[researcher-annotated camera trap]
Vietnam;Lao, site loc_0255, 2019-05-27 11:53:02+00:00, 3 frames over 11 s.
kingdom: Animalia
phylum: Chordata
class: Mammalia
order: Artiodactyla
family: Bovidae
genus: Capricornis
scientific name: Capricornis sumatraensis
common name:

----

**Directions**. Every entry needs to be written out again, exactly as given.

**Response box**.
[researcher-annotated camera trap]
Vietnam;Lao, site loc_0255, 2019-05-27 11:53:02+00:00, 3 frames over 11 s.
kingdom: Animalia
phylum: Chordata
class: Mammalia
order: Artiodactyla
family: Bovidae
genus: Capricornis
scientific name: Capricornis sumatraensis
common name:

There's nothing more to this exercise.